Fawcett is an internationally recognized authority on conceptual models of nursing and nursing theory. She is currently a professor of nursing at the University of Massachusetts Boston.

American Academy of Nursing
Early in her career, Fawcett was invited to become a Fellow of the American Academy of Nursing (FAAN) honoring her significant contributions to nursing knowledge development.  Fawcett articulated the metaparadigm of nursing as comprising four concepts—human beings, environment, health, and nursing— and has published books about nursing conceptual models (paradigms) and theories since 1984.

Her first book, Analysis and Evaluation of Conceptual Models of Nursing, has been translated into Finnish, Japanese, and German.

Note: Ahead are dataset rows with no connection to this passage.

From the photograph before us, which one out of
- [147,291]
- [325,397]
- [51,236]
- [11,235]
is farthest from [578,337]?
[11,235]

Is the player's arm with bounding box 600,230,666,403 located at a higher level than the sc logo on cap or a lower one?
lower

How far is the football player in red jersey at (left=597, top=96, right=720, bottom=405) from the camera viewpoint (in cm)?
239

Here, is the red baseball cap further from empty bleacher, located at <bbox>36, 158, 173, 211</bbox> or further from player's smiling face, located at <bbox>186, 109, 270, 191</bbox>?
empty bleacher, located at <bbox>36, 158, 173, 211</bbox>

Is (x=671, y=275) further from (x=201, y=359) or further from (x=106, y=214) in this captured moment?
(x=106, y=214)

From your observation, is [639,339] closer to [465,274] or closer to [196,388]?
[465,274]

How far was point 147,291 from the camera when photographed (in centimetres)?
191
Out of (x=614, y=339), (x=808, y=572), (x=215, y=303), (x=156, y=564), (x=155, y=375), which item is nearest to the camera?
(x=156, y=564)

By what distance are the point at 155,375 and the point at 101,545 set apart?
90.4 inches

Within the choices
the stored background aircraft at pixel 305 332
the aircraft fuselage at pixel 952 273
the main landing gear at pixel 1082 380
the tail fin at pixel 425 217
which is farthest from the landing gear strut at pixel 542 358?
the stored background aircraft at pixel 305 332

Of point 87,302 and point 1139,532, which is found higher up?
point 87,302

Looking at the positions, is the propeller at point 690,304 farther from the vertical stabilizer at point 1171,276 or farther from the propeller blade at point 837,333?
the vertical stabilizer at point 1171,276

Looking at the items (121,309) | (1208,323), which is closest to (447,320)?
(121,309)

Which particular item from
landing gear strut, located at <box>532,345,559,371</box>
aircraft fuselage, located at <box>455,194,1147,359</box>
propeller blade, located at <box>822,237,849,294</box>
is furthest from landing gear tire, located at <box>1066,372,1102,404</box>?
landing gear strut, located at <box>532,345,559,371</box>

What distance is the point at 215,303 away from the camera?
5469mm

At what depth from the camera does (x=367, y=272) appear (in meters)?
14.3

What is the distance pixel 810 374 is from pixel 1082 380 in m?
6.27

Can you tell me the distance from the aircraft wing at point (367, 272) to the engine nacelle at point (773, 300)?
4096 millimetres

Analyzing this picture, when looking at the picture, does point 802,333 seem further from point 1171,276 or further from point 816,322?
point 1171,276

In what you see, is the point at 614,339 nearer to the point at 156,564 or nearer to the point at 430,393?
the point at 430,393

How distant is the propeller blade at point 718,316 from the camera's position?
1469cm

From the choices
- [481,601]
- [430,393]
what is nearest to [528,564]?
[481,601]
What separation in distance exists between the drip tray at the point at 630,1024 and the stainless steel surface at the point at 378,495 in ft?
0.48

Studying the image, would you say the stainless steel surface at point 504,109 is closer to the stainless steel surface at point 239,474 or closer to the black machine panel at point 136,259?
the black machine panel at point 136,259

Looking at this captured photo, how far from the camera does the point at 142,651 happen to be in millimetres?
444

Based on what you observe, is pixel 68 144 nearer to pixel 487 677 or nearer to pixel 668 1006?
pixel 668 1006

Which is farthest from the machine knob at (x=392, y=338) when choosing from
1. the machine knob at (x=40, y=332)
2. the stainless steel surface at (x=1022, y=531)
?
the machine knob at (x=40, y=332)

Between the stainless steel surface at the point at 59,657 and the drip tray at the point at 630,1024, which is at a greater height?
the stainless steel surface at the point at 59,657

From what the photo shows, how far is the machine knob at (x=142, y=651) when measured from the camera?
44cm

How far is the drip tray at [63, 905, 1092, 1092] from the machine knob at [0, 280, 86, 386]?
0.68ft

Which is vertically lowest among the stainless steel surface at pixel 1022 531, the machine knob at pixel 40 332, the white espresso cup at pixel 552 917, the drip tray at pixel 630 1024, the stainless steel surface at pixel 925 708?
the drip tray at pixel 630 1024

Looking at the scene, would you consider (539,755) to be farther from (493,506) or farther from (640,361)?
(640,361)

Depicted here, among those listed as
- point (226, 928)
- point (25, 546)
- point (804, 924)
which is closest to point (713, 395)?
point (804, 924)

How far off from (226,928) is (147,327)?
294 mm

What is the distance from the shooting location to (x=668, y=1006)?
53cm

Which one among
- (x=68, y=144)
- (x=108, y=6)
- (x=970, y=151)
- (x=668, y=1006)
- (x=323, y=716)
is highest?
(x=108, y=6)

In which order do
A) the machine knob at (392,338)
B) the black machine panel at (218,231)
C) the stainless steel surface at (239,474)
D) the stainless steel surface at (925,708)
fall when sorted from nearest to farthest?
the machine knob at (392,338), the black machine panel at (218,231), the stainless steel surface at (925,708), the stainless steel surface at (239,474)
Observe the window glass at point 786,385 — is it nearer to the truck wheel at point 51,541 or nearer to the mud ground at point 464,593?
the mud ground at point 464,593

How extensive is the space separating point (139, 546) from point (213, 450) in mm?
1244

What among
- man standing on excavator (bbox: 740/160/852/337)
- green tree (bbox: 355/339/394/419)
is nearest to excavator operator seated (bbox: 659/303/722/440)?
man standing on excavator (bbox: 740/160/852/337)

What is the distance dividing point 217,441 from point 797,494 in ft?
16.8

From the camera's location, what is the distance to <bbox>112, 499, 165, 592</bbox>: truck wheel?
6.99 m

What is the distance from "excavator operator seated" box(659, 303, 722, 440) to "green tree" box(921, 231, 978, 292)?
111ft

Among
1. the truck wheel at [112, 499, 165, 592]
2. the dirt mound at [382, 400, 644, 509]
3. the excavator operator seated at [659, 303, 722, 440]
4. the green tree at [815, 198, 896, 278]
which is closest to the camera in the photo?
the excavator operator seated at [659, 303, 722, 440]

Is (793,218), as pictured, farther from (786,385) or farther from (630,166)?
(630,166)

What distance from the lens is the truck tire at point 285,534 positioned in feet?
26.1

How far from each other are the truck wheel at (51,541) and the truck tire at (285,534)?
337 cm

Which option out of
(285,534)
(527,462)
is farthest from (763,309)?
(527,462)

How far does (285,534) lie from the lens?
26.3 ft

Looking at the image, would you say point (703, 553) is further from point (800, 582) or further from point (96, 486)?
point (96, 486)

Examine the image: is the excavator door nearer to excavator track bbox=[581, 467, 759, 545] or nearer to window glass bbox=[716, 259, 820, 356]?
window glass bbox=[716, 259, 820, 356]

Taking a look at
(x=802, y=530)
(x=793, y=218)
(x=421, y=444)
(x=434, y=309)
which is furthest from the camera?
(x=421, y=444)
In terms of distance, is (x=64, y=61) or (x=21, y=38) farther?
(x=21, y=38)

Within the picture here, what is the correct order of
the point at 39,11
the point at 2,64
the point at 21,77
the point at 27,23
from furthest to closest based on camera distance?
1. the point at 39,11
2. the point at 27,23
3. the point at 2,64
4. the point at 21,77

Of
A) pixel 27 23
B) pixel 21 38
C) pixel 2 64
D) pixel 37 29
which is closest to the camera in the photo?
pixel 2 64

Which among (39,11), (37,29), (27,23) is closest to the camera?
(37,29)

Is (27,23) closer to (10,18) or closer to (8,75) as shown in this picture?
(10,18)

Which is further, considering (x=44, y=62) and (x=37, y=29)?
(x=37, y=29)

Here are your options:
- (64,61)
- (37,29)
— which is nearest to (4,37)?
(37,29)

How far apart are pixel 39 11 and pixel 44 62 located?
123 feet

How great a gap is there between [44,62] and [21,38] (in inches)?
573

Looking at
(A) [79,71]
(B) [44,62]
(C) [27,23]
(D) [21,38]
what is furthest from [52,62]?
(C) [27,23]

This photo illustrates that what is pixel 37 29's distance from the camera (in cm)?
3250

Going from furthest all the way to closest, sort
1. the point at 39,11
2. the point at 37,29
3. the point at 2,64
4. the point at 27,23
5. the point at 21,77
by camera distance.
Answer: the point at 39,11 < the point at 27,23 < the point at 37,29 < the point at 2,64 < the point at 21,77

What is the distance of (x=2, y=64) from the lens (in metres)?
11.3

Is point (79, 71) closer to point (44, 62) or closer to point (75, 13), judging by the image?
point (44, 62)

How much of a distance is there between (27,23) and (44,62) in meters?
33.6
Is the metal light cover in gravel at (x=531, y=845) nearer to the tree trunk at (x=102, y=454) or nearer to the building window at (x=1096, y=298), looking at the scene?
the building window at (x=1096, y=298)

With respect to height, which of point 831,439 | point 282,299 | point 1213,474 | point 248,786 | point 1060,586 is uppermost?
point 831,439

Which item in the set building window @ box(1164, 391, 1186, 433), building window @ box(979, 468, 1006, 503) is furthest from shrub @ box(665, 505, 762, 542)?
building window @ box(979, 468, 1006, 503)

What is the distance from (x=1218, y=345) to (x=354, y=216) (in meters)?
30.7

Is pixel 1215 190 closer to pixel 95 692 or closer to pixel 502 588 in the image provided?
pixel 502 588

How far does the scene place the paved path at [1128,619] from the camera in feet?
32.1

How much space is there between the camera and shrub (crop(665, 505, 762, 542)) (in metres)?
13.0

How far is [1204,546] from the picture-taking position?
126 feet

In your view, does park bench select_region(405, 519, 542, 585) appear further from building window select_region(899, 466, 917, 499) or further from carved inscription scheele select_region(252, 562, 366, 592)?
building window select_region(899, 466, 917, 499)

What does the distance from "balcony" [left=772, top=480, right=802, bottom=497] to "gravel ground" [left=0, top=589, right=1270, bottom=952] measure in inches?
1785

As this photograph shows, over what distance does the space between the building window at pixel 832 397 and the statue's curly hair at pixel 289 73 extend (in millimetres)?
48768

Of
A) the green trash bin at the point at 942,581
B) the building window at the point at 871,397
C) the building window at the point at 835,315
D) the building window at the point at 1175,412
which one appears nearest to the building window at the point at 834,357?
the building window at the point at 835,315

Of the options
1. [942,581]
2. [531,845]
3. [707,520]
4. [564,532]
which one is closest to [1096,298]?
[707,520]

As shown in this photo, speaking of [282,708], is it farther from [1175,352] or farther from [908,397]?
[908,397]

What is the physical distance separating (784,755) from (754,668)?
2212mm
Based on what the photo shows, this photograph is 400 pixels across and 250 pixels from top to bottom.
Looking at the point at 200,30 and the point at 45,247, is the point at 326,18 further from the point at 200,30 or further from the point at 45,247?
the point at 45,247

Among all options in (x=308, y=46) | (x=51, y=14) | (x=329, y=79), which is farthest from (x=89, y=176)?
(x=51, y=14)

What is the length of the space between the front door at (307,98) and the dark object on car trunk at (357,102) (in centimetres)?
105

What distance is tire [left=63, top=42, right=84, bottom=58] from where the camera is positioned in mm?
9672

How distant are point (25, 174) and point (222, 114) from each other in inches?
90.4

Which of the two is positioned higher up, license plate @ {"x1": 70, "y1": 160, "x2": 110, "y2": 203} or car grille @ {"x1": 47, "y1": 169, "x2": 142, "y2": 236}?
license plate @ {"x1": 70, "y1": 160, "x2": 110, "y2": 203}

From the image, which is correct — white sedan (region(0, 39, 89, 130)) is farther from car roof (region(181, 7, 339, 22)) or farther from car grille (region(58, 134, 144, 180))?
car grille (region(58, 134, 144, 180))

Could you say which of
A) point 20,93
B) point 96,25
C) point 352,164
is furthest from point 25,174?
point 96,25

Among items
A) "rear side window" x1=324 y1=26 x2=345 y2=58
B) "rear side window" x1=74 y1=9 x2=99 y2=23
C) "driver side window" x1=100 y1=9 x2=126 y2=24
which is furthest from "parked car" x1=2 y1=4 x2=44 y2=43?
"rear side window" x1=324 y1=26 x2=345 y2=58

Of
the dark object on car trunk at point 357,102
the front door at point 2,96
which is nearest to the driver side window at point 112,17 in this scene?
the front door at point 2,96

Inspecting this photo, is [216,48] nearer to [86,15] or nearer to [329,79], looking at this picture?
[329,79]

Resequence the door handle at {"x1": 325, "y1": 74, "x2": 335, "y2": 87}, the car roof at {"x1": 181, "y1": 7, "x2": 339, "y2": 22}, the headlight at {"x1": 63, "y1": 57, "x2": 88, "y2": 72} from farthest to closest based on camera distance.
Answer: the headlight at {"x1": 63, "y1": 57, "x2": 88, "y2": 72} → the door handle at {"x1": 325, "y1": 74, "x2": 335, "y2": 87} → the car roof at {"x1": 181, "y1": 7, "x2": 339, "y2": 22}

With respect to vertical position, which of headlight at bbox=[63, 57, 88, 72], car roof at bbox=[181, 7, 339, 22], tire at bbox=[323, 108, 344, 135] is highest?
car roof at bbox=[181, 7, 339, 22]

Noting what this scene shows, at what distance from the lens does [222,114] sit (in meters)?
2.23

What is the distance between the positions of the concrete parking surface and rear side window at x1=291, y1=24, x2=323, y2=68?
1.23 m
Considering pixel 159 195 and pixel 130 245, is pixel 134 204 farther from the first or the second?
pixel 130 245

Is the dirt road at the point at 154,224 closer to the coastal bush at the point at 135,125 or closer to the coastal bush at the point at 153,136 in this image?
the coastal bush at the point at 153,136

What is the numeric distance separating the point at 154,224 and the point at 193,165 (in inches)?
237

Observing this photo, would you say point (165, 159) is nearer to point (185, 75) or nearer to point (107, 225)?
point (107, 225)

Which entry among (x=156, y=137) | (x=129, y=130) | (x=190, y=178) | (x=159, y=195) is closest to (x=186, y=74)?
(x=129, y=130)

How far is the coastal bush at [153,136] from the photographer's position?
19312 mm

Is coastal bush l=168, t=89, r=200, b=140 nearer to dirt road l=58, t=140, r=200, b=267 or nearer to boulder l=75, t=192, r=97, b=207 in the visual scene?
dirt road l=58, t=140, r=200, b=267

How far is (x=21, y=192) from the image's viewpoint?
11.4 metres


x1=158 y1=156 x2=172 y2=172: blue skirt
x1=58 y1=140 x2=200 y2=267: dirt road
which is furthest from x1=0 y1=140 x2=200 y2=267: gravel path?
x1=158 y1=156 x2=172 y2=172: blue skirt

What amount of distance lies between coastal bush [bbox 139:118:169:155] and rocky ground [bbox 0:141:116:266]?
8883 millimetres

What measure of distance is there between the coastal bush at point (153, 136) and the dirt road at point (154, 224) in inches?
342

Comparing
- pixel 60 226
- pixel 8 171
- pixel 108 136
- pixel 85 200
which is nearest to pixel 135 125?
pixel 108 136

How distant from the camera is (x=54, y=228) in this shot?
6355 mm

Integrating teaching, research, and practice
Since joining the faculty of the College of Nursing and Health Sciences in 1999, Fawcett and her team have been conducting multi-site studies of women’s adaptation to motherhood, including one study of women in four states of the United States, Finland, and Australia. These studies are prototypes for the integration of research in nursing, teaching, and practice.

Fawcett emphasizes: “My research is a huge collaborative effort that includes my nursing colleagues and students at UMass Boston and others around the globe.”

Fawcett served as a consultant to the Nursing Research Council at Winchester Hospital during their journey toward attaining Magnet Hospital status. She also served as a writing and research mentor for staff nurses at the Dana Farber Cancer Institute.

The power of mentoring

Fawcett credits her mentors for the enormous influence they have had on her 47-year career in nursing.

“I am just an ordinary person who has had extraordinary opportunities because I had great mentors,” Fawcett says.

A mentor herself, Fawcett is now helping both undergraduate and graduate students in the College of Nursing and Health Sciences achieve career success as nurses and nurse education.